A Torre na visão de Brueghel.
Os idiomas, que terão sido mais de dez mil, têm ainda hoje sete mil diferentes línguas faladas, mas sabe-se que se vão extinguindo; perto de quatro mil deles, mais de metade, terá viva hoje sua última geração de falantes, e como se passa com a descendência, se um casal não tiver filhos, morre com ele seu património genético, que deixará assim de existir, nos idiomas dá-se o mesmo, se morrer seu último falante, essa língua deixará de existir, passará a morta, essa condição de limbo de algo que se conhece, que até se pode usar, mas que sua existência que dependia de que alguém a praticasse, acabou, deixou de existir, passando a condição de morta, porque não há mais gente viva que a fale como sua expressão natural. Assim temos nesse momento milhares de pessoas que são as últimas falantes de milhares de idiomas que com elas morrerão. Seus filhos, para quem os tiver, já não são falantes, e terá morrido com seus pais a herança idiomática de sua cultura, o que põe por terra o edifício linguístico, a grande torre, o enorme zigurate da construção cultural que é um idioma.

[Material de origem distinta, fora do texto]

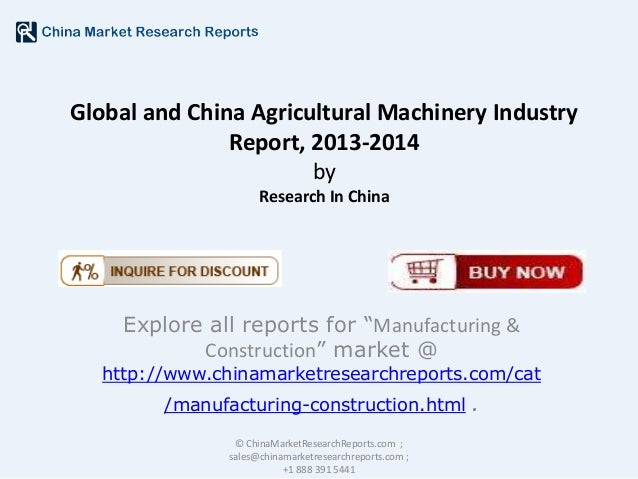 "Global and China Agricultural Machinery Industry Report, 2013-2014 by Research In China  Explore all reports for ""Manufact..."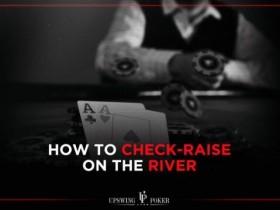 【GG扑克】如何像职业牌手那样在河牌圈check-raise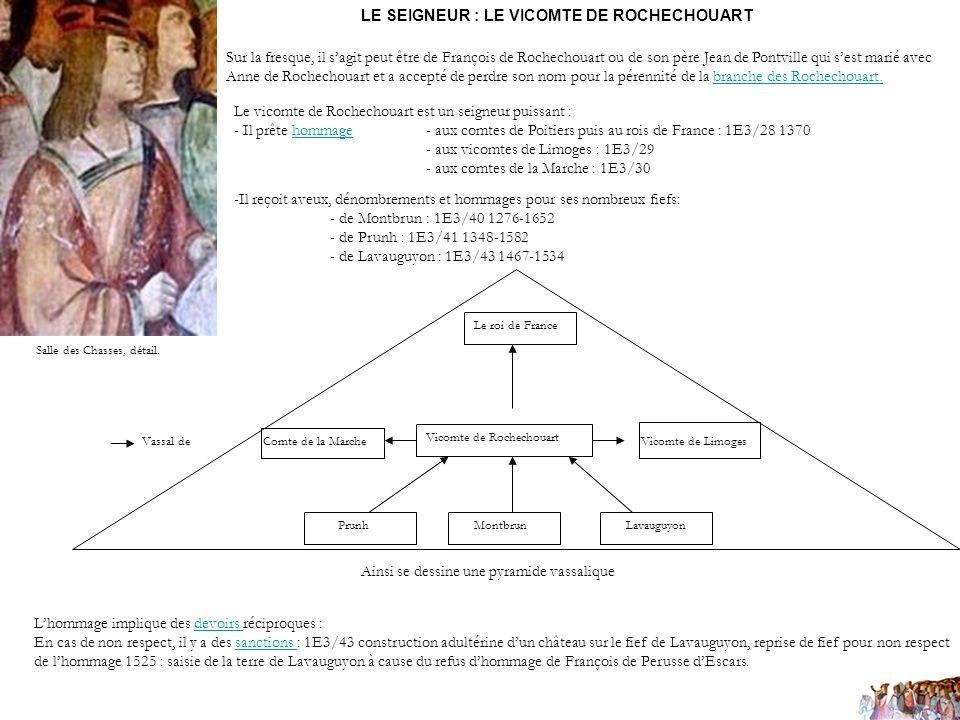LE SEIGNEUR : LE VICOMTE DE ROCHECHOUART Sur la fresque, il sagit peut être de François de Rochechouart ou de son père Jean de Pontville qui sest mari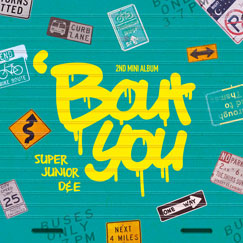 SUPER JUNIOR-D&E The 2nd Mini Album  ['Bout You]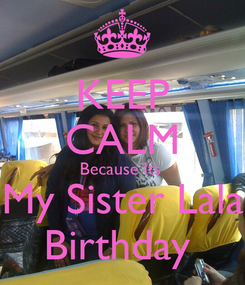Poster: KEEP CALM Because Its  My Sister Lala Birthday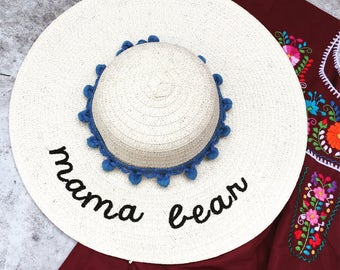 floppy hat embroidered - mama bear straw hat - mom gift - mama bear summer hat - hat with words - mama bear beach hat - floppy beach hat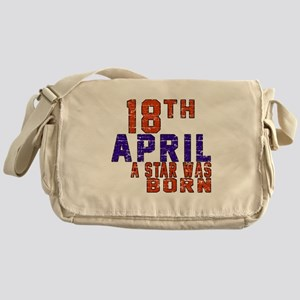 18 April A Star Was Bor Messenger Bag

Porque o idioma não são as palavras nas quais se expressam quem o fala. O idioma não é o nome das coisas as quais designa, o idioma não é o modo de dizer apenas, a forma como chamamos cada coisa. Não, um idioma é uma forma de ver e entender o mundo através de seus valores particulares e próprios, é a grande construção de uma cultura, e que se materializa não como torre, mas como ponte, a que faz a ligação imprescindível à existência de todos nós, a que se estabelece entre o espírito e a matéria, imprescindível porque nossa existência depende essencialmente disto, desse entendimento, e nossa realidade se forja no modo como essa ponte se estabelece.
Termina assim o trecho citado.